Dogs
I am finding it hard to get anything done today.
Not for the usual reasons though, this time it's my dog. She was spayed on Monday and her usual highly independent personality has taken a turn. Currently, she is laying under my desk right at my feet. I am having to type with my arms pretty much all the way extended because she is a large dog and my desk is rather small.
I must say I kind of like the extra time and attention she is requiring. I don't like the idea that she is needing it because she's in pain. I hope she's not. Or maybe it's the painkillers. Perhaps she feels like she needs more protection when she isn't 100% so being next to me at all the time is her way of coping.
We had to put our lab down in July. He was the first dog I ever had. I grew up with cats and I must say I was not expecting the vast difference in living with cats versus dogs. Our lab was the best dog ever. Other than the initial chewing incidents (I lost many shoes and my massage table leg still bears the scars) he was the cuddliest and sweetest being I have ever met. His favourite thing was curling up with me on the couch. His ears were the softest and I spent many happy hours with a book in hand and a dog in or near my lap.
Our second dog though is a little different.

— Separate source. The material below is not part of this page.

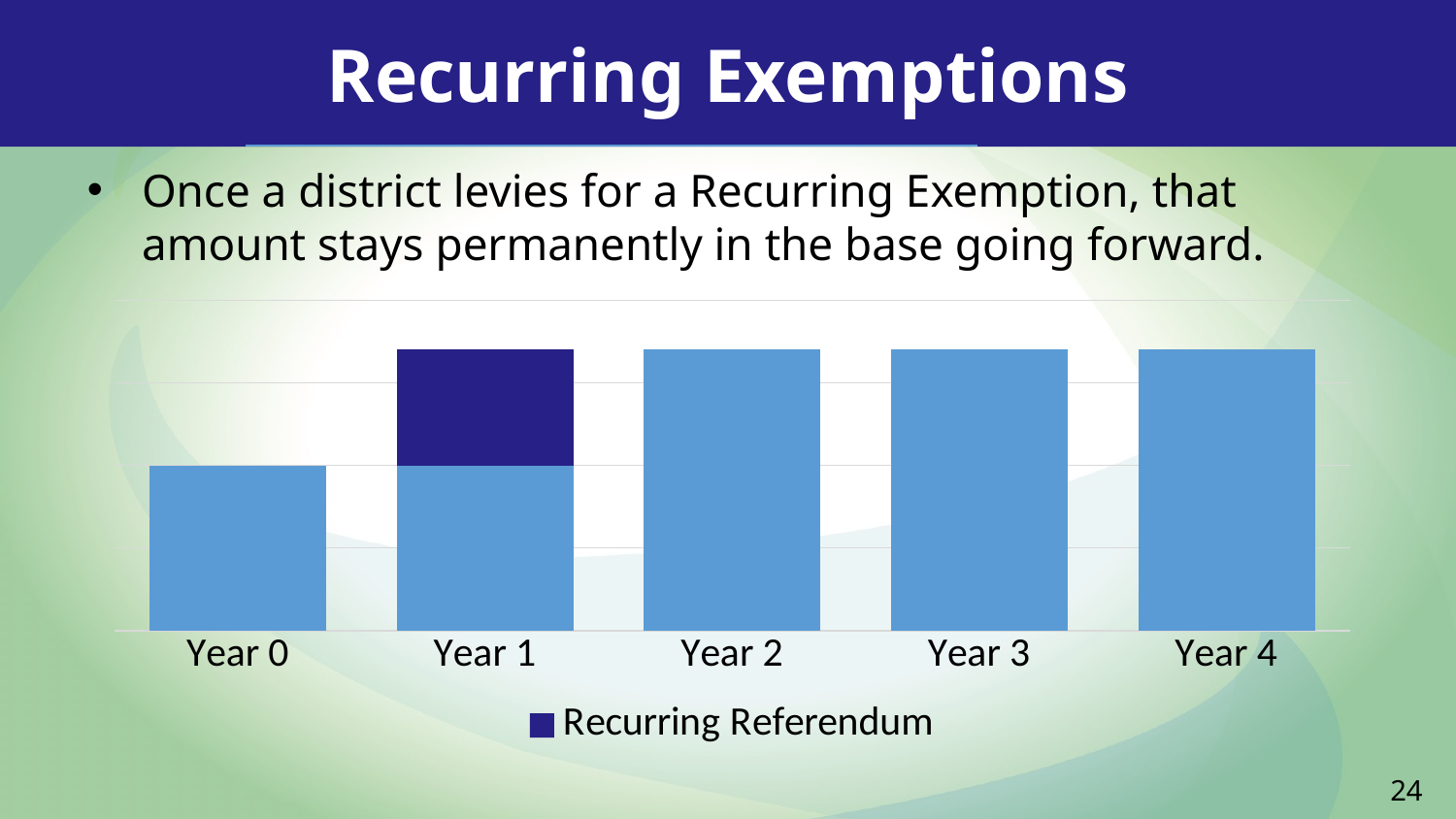
What is the first category label on the x axis? Year 0 What kind of chart is shown on the slide? Bar chart Which bar is taller, Year 0 or Year 2? Year 2 Which year's bar includes a dark blue segment on top? Year 1 What is the last category label on the x axis? Year 4 Does the bar height rise or fall from Year 0 to Year 1? Rise How many categories are shown on the x axis of the chart? 5 Which year has the lowest bar in the chart? Year 0 Which bar is taller, Year 3 or Year 0? Year 3 What is the legend entry shown below the chart? Recurring Referendum How many series does the chart's legend list? 1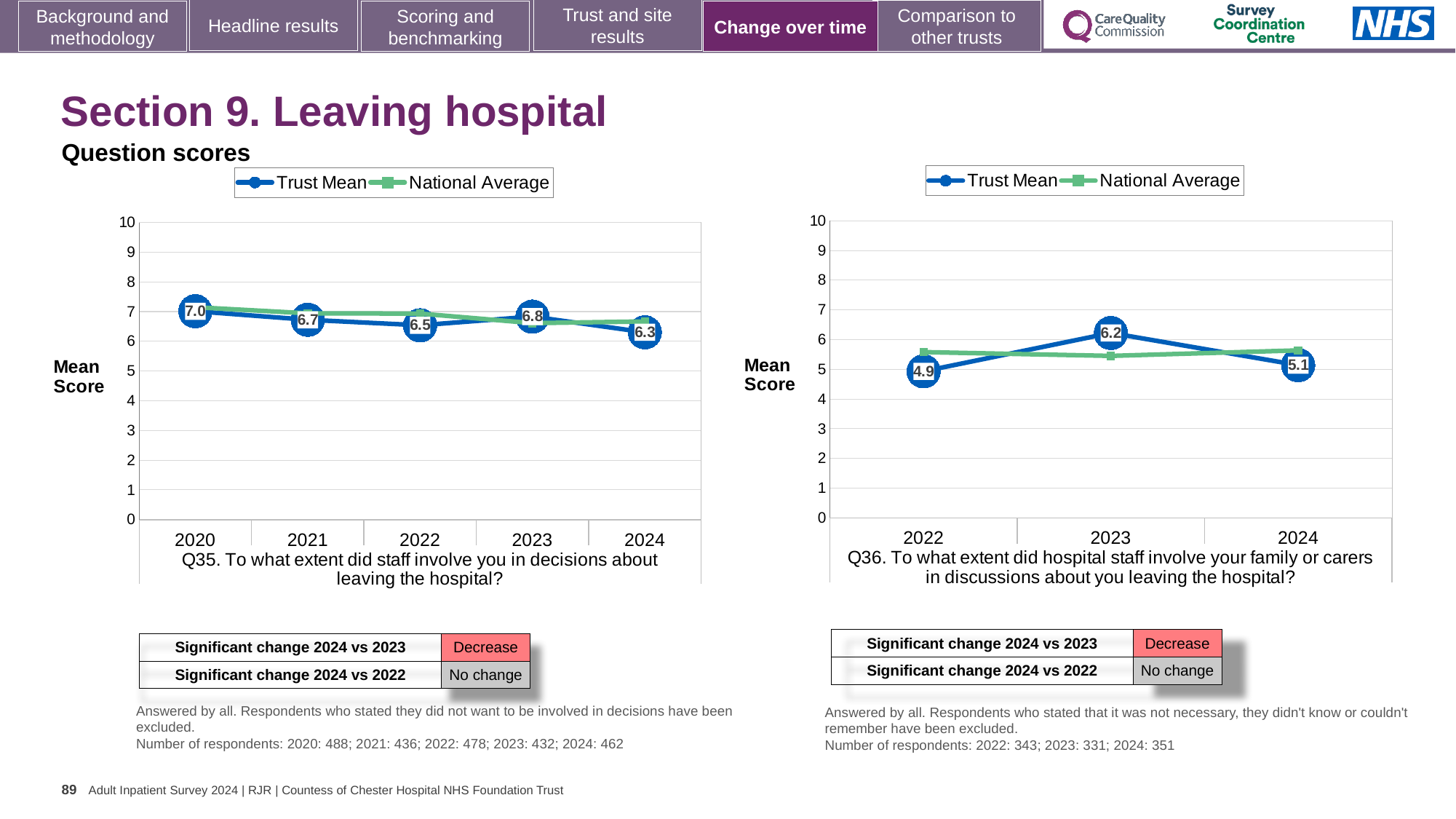
On the Q35 chart (left), what is the Trust Mean score for 2024? 6.3 On the Q36 chart (right), what is the Trust Mean score for 2022? 4.9 On the Q36 chart (right), what is the Trust Mean score for 2023? 6.2 On the Q35 chart (left), what is the Trust Mean score for 2020? 7.0 How many series does the legend of the Q35 chart (left) list? 2 How many years are plotted on the Q36 chart (right)? 3 On the Q36 chart (right), is the Trust Mean score for 2023 greater or less than 6? greater On the Q35 chart (left), which year has the lowest Trust Mean score? 2024 On the Q36 chart (right), what is the difference between the Trust Mean scores for 2023 and 2024? 1.1 On the Q35 chart (left), what is the difference between the Trust Mean scores for 2020 and 2024? 0.7 On the Q35 chart (left), which year has the highest Trust Mean score? 2020 On the Q36 chart (right), which year has the lowest Trust Mean score? 2022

She can be sweet, but can also be a little scary. While she will sit next to me on the couch, we usually don't touch. Her idea of cuddling is a drive-by petting as passes you to get another toy to destroy. This week though she loves me. She loves all of us and needs endless pets and reaffirmation. I know this change won't last forever so I am going to take advantage of it while it lasts.
So I am going to log off for the day and love on her as much as she lets me. Taking time to pet the dog or smell the roses needs to take precedence sometimes.